= INSTRUCTIONS FOR THE TASK =
Quote word for word the part of the SNAP excerpt between "These features make" and "other benefit program.", inclusive.

= SELECTED TEXT =
Robert Greenstein Discusses Ryan’s Poverty Proposal With MSNBC’s Lawrence O’Donnell

July 25, 2014 at 10:37 am

Center on Budget President Robert Greenstein discussed House Budget Committee Chairman Paul Ryan’s poverty proposal last night on MSNBC’s “The Last Word” with Lawrence O’Donnell.

Here’s the clip:

Dean: SNAP Is a Successful, Influential Component of the Safety Net

July 25, 2014 at 9:46 am

SNAP is not only one of the most efficient and effective safety net programs, but it’s also helping improve other programs, CBPP’s Stacy Dean told a House Agriculture subcommittee yesterday.

Her testimony came as House Budget Committee Chairman Paul Ryan unveiled a plan that would convert SNAP (formerly food stamps) and ten other programs into a fixed grant to states (which, as CBPP President Robert Greenstein has written, would likely boost poverty and shrink resources for those programs over time).

SNAP’s targeting of benefits on those most in need and least able to afford an adequate diet helps ensure that the program provides the most assistance to the poorest families with the greatest needs, Dean explained:

These features make SNAP a powerful tool in fighting poverty.  A CBPP analysis using the government’s Supplemental Poverty Measure, which counts SNAP as income, found that SNAP kept 4.9 million people out of poverty in 2012, including 2.2 million children.  SNAP lifted 1.4 million children above 50 percent of the poverty line in 2012, more than any other benefit program.

SNAP is also effective in reducing extreme poverty.  A recent study by the National Poverty Center estimated the number of U.S. households living on less than $2 per person per day, a classification of poverty that the World Bank uses for developing nations.  The study found that counting SNAP benefits as income cut the number of extremely poor households in 2011 by nearly half (from 1.6 million to 857,000) and cut the number of extremely poor children by more than half (from 3.6 million to 1.2 million).

Dean also explained SNAP’s part in — and positive contributions to — the larger health and human services system:

Other programs can rely upon SNAP’s rigorous and high-quality assessment of a household’s financial circumstances.  These efforts can result in far more efficient application and enrollment systems as well as be the means to connect struggling families and seniors seamlessly to the benefits that can help them.  Moreover, because SNAP’s assessment of eligibility is robust, using its eligibility determination or verified information can increase program integrity and accountability in other programs.

Dataset entries

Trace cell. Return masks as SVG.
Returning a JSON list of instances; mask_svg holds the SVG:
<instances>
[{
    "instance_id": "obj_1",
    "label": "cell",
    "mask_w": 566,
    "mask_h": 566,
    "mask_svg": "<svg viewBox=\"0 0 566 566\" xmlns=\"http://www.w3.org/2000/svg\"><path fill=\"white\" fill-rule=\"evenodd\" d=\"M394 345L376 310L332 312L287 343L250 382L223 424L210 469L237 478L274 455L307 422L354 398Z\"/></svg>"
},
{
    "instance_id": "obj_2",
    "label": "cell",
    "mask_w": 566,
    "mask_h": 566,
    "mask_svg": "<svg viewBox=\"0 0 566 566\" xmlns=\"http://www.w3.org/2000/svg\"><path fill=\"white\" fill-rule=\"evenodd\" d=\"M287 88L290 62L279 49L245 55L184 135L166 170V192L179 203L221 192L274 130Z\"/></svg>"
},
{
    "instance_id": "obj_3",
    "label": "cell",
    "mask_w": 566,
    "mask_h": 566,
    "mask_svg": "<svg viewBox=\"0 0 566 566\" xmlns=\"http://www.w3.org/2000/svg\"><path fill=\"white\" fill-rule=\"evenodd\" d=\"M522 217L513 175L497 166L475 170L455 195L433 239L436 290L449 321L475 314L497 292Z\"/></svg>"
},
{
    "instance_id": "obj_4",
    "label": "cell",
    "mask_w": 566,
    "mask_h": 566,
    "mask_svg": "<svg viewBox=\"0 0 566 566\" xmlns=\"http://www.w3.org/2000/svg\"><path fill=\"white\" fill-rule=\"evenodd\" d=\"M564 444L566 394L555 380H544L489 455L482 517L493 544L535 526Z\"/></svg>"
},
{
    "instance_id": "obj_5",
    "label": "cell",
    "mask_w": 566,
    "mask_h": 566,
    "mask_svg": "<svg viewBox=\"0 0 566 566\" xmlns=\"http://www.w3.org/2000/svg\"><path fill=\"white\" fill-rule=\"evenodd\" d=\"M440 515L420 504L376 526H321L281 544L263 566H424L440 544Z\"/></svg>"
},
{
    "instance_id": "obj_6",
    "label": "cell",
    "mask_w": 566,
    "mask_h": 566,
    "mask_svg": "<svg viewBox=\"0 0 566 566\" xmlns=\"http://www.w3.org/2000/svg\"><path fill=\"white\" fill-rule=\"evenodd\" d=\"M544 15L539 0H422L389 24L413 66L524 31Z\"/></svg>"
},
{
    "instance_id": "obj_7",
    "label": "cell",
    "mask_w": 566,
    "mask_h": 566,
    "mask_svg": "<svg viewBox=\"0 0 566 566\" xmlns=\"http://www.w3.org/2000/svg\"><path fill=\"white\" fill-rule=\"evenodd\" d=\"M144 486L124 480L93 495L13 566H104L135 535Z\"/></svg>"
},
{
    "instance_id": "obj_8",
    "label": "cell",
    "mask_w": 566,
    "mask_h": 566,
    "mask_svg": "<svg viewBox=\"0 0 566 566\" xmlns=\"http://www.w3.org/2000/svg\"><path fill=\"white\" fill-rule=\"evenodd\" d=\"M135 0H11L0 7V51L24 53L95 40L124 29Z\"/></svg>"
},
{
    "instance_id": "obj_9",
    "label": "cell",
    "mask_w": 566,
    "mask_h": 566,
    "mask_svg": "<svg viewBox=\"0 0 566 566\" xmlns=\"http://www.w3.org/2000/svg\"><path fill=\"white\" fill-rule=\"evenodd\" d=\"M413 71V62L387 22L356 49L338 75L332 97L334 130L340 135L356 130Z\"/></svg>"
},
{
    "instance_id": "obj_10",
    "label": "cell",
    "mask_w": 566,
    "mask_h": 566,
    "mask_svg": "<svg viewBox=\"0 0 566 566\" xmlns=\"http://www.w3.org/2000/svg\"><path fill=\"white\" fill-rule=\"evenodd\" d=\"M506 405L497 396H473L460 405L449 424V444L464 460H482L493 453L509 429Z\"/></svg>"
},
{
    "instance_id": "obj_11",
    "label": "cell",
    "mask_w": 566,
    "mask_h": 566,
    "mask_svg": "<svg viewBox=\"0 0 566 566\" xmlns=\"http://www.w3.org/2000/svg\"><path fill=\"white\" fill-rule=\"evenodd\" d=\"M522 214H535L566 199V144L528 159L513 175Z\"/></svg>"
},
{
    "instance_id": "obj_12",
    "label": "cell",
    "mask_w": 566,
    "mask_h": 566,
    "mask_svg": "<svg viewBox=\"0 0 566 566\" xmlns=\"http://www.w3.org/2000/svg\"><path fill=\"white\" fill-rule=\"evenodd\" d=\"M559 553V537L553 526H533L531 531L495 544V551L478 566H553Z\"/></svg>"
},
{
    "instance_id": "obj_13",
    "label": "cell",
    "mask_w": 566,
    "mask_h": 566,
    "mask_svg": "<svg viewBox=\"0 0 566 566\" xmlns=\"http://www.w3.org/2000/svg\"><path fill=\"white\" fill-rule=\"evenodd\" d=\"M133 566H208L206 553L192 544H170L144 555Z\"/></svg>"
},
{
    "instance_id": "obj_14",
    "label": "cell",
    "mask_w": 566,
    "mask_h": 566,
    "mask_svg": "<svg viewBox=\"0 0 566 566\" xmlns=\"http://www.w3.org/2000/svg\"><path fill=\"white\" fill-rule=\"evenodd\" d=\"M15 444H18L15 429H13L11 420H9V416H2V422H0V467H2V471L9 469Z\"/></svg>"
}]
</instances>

= RESPONSE =
These features make SNAP a powerful tool in fighting poverty.  A CBPP analysis using the government’s Supplemental Poverty Measure, which counts SNAP as income, found that SNAP kept 4.9 million people out of poverty in 2012, including 2.2 million children.  SNAP lifted 1.4 million children above 50 percent of the poverty line in 2012, more than any other benefit program.